I'm not familiar with arrow code, but it seems that the offset info is actually present in org.apache.arrow.c.ArrowArray.Snapshot, but org.apache.arrow.c.ArrayImporter ignores the offset in org.apache.arrow.c.ArrayImporter.doImport(ArrowArray.Snapshot)

Component(s)

Java

lidavidm commented 2 weeks ago

Java doesn't really have a concept of slicing, so either this needs to copy the data (at least for things that can't easily be sliced, like the validity buffer) or it should error on import.

hellishfire commented 2 weeks ago

Java doesn't really have a concept of slicing, so either this needs to copy the data (at least for things that can't easily be sliced, like the validity buffer) or it should error on import.

I took a quick look at the slice() method of VectorSchemaRoot, which slices the data buffer, and slice or copy the validity buffer

lidavidm commented 2 weeks ago

Yes, but that's different in intent than the C++ version (which just tracks an offset). Here it means we can't do a 0 copy import.

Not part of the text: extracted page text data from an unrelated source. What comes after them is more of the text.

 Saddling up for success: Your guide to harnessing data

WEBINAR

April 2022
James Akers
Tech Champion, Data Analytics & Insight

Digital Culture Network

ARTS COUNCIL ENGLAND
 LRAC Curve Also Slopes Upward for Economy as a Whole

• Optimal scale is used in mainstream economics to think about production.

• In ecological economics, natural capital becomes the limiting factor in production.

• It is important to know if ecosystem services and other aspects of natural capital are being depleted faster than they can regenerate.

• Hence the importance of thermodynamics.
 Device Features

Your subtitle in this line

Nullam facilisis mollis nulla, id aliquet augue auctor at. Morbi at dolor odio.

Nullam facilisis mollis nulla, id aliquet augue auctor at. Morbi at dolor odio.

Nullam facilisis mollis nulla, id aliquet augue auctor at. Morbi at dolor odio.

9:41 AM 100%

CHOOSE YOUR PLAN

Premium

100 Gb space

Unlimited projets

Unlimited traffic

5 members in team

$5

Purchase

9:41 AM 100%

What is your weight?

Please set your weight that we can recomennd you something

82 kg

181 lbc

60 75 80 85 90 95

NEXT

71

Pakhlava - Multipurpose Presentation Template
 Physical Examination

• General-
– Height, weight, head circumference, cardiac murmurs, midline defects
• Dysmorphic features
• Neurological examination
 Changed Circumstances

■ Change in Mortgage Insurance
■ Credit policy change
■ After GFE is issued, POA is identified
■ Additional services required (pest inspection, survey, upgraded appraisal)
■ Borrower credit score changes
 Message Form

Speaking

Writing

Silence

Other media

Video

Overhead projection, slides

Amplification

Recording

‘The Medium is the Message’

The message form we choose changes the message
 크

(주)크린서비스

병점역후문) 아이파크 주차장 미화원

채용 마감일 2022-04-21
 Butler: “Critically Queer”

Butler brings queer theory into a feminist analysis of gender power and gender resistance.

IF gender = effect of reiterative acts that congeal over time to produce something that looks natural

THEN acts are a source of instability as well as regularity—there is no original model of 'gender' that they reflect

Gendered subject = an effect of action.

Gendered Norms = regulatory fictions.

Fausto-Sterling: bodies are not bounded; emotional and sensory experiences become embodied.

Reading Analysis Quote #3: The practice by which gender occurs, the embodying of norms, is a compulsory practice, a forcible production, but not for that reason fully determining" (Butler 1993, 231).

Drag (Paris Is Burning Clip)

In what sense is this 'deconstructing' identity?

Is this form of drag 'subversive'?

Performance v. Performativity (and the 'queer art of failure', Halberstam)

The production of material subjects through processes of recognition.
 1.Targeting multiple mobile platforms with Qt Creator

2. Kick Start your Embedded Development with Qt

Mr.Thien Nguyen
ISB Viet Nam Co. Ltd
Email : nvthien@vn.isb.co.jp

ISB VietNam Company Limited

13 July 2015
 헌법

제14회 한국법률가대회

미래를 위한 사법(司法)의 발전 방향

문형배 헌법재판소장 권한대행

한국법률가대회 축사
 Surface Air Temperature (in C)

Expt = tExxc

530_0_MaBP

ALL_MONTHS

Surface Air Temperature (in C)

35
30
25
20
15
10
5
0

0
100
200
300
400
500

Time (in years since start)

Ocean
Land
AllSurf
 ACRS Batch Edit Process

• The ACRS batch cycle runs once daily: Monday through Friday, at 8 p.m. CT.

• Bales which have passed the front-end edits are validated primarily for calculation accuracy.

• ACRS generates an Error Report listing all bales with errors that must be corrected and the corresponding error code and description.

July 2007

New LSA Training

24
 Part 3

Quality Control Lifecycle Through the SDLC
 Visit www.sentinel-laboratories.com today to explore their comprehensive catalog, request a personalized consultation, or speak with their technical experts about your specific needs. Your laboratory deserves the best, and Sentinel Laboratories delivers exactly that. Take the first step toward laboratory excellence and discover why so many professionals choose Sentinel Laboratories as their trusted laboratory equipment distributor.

hellishfire commented 2 weeks ago

Yes, but that's different in intent than the C++ version (which just tracks an offset). Here it means we can't do a 0 copy import.

I understand that, but IMO data correctness comes before performance, so a copy of validity buffer is tolerable in this case?

lidavidm commented 2 weeks ago

CC @vibhatha

We also have to traverse recursively since child arrays can have their own offset

vibhatha commented 2 weeks ago

I will try to reproduce this and evaluate the approach suggested by @lidavidm. I will probably need some time to try this out.